Written exercise:
Copy out every one of the records below word for word, keeping each line as it appears.

(Records from a data collection)
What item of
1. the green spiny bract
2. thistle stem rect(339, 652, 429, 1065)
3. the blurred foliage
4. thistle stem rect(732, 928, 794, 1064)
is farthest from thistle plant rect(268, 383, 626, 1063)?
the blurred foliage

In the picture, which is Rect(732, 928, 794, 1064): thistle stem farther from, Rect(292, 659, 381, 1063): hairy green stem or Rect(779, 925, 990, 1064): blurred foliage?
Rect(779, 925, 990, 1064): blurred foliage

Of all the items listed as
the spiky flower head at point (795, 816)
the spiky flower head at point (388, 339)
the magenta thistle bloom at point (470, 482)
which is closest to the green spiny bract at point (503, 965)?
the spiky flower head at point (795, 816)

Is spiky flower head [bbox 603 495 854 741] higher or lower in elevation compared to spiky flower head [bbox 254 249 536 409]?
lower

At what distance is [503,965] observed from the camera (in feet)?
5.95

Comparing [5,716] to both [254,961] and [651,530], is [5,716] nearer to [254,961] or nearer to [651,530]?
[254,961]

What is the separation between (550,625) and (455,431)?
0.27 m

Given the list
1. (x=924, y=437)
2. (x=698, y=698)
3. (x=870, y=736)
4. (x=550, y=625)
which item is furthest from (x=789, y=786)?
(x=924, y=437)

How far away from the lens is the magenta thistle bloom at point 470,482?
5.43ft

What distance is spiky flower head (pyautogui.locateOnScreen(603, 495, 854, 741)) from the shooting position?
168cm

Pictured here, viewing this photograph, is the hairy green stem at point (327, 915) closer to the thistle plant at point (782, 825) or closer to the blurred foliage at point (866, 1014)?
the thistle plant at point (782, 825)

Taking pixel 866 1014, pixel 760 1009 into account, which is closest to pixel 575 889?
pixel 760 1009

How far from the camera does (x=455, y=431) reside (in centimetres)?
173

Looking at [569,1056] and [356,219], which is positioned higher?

Full response:
What item of
1. the green spiny bract
2. thistle stem rect(339, 652, 429, 1065)
3. the blurred foliage
4. thistle stem rect(732, 928, 794, 1064)
is farthest from thistle plant rect(268, 383, 626, 1063)?
the blurred foliage

In the picture, which is Rect(732, 928, 794, 1064): thistle stem farther from, Rect(292, 659, 381, 1063): hairy green stem or Rect(779, 925, 990, 1064): blurred foliage?
Rect(779, 925, 990, 1064): blurred foliage

Of all the items listed as
the spiky flower head at point (795, 816)
the spiky flower head at point (388, 339)
the magenta thistle bloom at point (470, 482)
which is closest to the green spiny bract at point (503, 965)?
the spiky flower head at point (795, 816)

Is spiky flower head [bbox 603 495 854 741] higher or lower in elevation compared to spiky flower head [bbox 254 249 536 409]?
lower

At what distance is [503,965] observed from the camera (in feet)?
5.95

Comparing [5,716] to both [254,961] and [651,530], is [5,716] nearer to [254,961] or nearer to [651,530]?
[254,961]

What is the separation between (550,625) and (455,431)?
0.27 m

Given the list
1. (x=924, y=437)
2. (x=698, y=698)
3. (x=870, y=736)
4. (x=550, y=625)
which item is furthest from (x=789, y=786)?
(x=924, y=437)

How far away from the lens is the magenta thistle bloom at point 470,482?
5.43ft

What distance is spiky flower head (pyautogui.locateOnScreen(603, 495, 854, 741)) from the shooting position?
168cm

Pictured here, viewing this photograph, is the hairy green stem at point (327, 915) closer to the thistle plant at point (782, 825) or closer to the blurred foliage at point (866, 1014)?
the thistle plant at point (782, 825)

Taking pixel 866 1014, pixel 760 1009 into account, which is closest to pixel 575 889?
pixel 760 1009

How far from the camera does (x=455, y=431) reside (in centimetres)?
173

Looking at [569,1056] and [356,219], which is positioned higher?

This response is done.